Crisis Intervention Team Update

Recently, The National Alliance on Mental Illness (NAMI) testified before Congress:

“Police are often the first responders when a person is in psychiatric distress. Every community owes it to them to provide the knowledge and training to handle mental health crisis situations safely and compassionately. At the same time, people living with mental illness—through no fault of their own—deserve to be helped through appropriate understanding and de-escalation tactics. Ultimately, we should be promoting treatment rather than warehousing them in jails and prisons.”

It is for this reason, The Brookings Empowerment Project asked multiple Brookings County stakeholders to come together to start discussing how to support networking, training and education to support law enforcement when in a crisis scenario as well as how to support decreasing the stigma in the community of needing support when experiencing suicidal ideation symptoms. This committee has taken steps to secure Crisis Intervention Training (CIT) availability locally for our law enforcement as well as a process of oversight of that training. The Crisis Intervention Team (CIT) program serves as an avenue for joining both the police and the community together in a partnership for common goals of safety, understanding, and service to the mentally ill and their families. The committee also hopes to help educate the public on the situations faced by these officers.

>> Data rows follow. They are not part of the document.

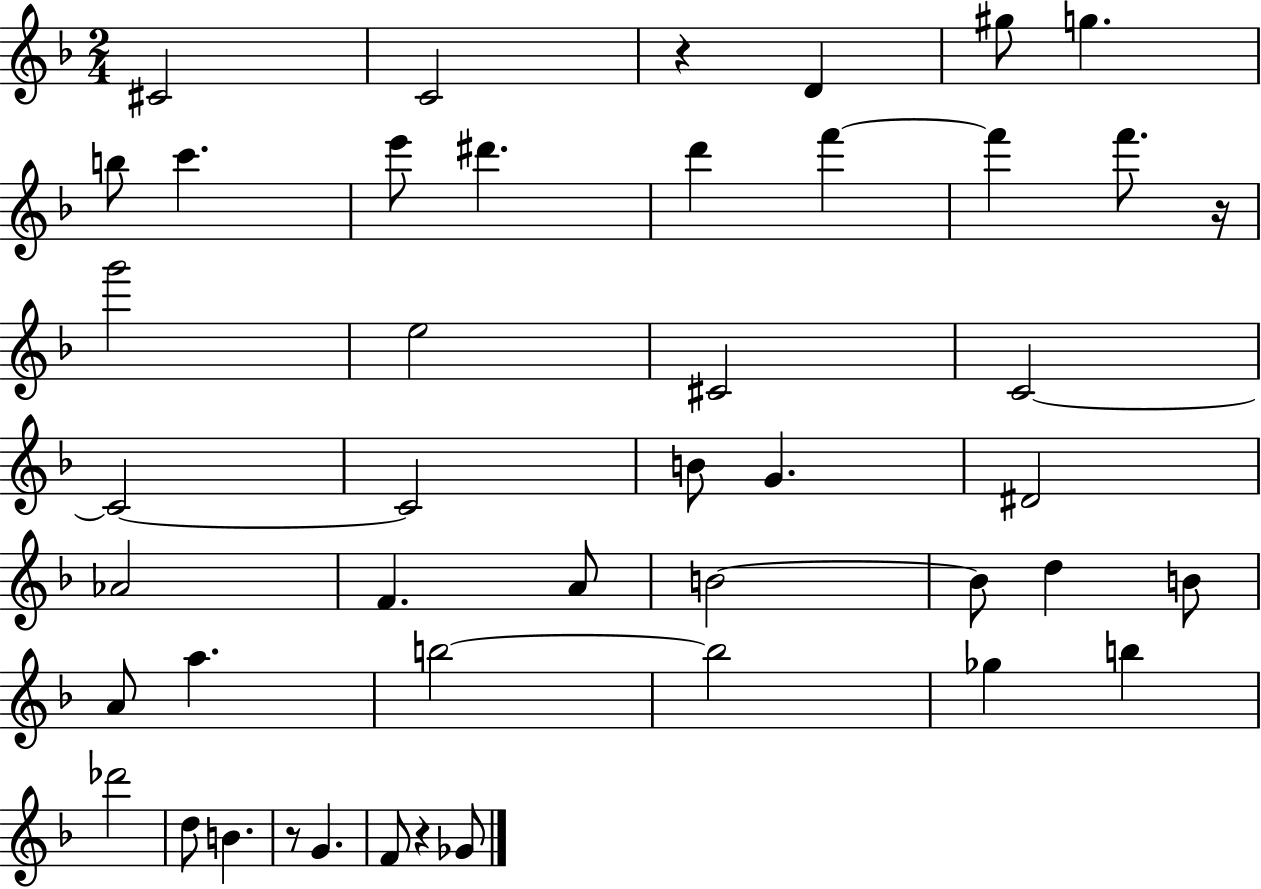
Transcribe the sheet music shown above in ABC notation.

X:1
T:Untitled
M:2/4
L:1/4
K:F
^C2 C2 z D ^g/2 g b/2 c' e'/2 ^d' d' f' f' f'/2 z/4 g'2 e2 ^C2 C2 C2 C2 B/2 G ^D2 _A2 F A/2 B2 B/2 d B/2 A/2 a b2 b2 _g b _d'2 d/2 B z/2 G F/2 z _G/2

Plans are being put in place to begin local CIT training in Brookings in November. Previously, training involved sending officers out of the community for multiple full days for that training. This impacted the number of officers that could be sent. By providing local CIT training spread out over several weeks the number of officers that could attend is increased.

During the committee’s last review meeting, year to date statistics were shared from the Helpline Center, our local 211 Connection Center, showing 47 active crisis calls in which 39 of these, Helpline Center staff were able to create a safety plan with the caller. Committee members shared data about the rise of suicidal ideation numbers in Brookings School District as reported from the SEARCH survey data and numbers of Brookings County involuntary committals to inpatient mental health treatment year to date. It is this specific data to Brookings County that fuels the committee’s desire to offer the CIT training locally to first responders as well as provide education and tools to the community focused on mental health crisis.

A “Talk Saves Lives” community presentation will occur on Monday November 5th in The Brookings Public Library at 6:30. This is led by the American Foundation for Suicide Prevention South Dakota Chapter.